*SUPPLIED TEXT*
Scheimpflug lidar is a new type of range-resolved lidar technology that has been widely used in atmospheric monitoring since 2015 [22,23,24,25,26,27,28,29]. It replaces the traditional high-cost pulsed laser with a cost-effective continuous-wave laser and substitutes the photodetector with an image sensor. These optimization measures have brought about several significant advantages, including the compactness of the system structure, robust durability, cost-effectiveness, and a significant reduction in the detection blind area. In order to conduct effective differential absorption measurements of NO₂, a narrow-band and tunable laser is usually essential. Wavelengths within the blue spectrum (~450 nm) are particularly important because of the high absorption of nitrogen dioxide in this region. The reported NO₂ Scheimpflug lidar uses commercial GaN blue diode lasers, which have a relatively wide linewidth and exhibit significant instability in output power with shifts in wavelength [30]. However, the absorption peaks and minima of the spectral lines for atmospheric molecules are typically narrow. Therefore, the laser source used in differential absorption lidar must have a narrow linewidth and stable wavelength tunability to ensure high detection accuracy. Currently, distributed feedback (DFB) lasers and distributed Bragg reflector (DBR) lasers can achieve narrow spectral linewidths, but they are constrained to the infrared range and possess power outputs of only tens of milliwatts or a few hundred milliwatts [31,32,33,34,35]. Nevertheless, the external cavity diode laser (ECDL) using diffraction gratings and common laser diodes is able to achieve narrow linewidths in the blue spectrum, as anticipated. This advancement positions the ECDL as a viable option for Scheimpflug lidar applications [36,37,38].

*DATASET*

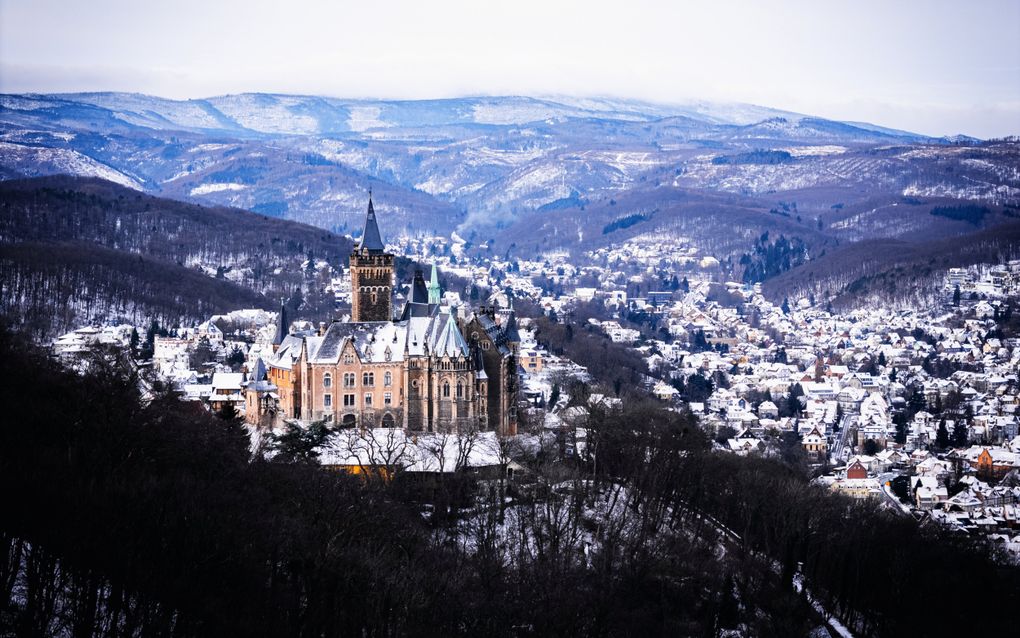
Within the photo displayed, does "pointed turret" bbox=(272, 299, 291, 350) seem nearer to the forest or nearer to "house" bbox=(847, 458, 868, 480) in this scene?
the forest

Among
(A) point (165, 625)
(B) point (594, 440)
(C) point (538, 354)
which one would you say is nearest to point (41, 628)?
(A) point (165, 625)

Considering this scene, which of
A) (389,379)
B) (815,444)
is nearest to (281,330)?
(389,379)

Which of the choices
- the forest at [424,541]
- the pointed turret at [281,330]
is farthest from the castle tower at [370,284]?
the forest at [424,541]

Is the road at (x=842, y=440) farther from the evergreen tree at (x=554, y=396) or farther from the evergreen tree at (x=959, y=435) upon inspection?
the evergreen tree at (x=554, y=396)

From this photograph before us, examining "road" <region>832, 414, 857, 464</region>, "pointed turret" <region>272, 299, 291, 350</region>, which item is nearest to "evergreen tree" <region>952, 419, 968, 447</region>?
"road" <region>832, 414, 857, 464</region>

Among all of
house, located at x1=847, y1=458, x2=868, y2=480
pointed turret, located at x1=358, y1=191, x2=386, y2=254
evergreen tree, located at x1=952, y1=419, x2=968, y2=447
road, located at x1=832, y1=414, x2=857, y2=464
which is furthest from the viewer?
evergreen tree, located at x1=952, y1=419, x2=968, y2=447

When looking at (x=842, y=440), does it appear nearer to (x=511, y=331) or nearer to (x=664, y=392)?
(x=664, y=392)
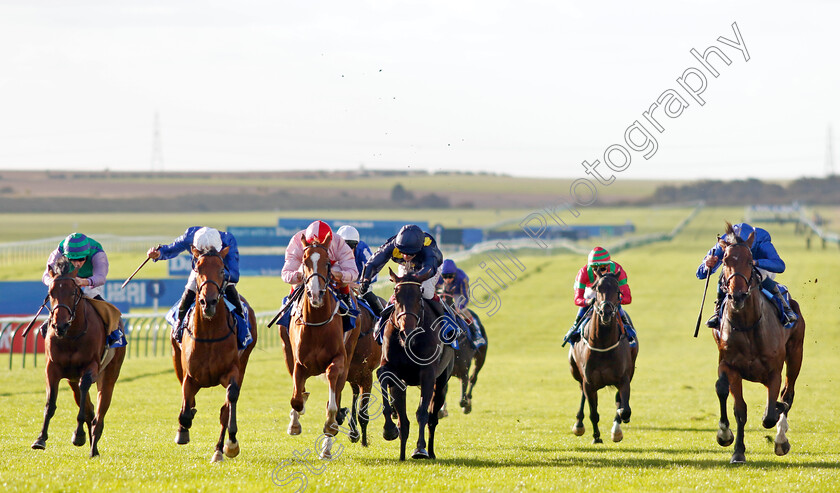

*TASK GOAL*
How would you condense the paragraph of the lidar text that begins "Scheimpflug lidar is a new type" into a short bulleted list that keeps its main facts?

*PROBLEM SOLUTION*
- Scheimpflug lidar is a new range-resolved lidar technology, widely used in atmospheric monitoring since 2015.
- It uses a cost-effective continuous-wave laser instead of a high-cost pulsed laser and an image sensor instead of a photodetector. This makes the system compact, durable and cost-effective, and it greatly reduces the detection blind area.
- Differential absorption measurement of NO₂ usually needs a narrow-band, tunable laser. Blue wavelengths (~450 nm) matter most because NO₂ absorbs strongly there.
- The reported NO₂ Scheimpflug lidar uses commercial GaN blue diode lasers. These have a relatively wide linewidth, and their output power is unstable as the wavelength shifts.
- Atmospheric absorption peaks and minima are narrow, so the laser needs a narrow linewidth and stable wavelength tunability for accurate detection.
- DFB and DBR lasers reach narrow linewidths but are limited to the infrared and to outputs of tens to a few hundred milliwatts.
- An external cavity diode laser (ECDL) built from diffraction gratings and common laser diodes can reach narrow linewidths in the blue. This makes it a viable option for Scheimpflug lidar.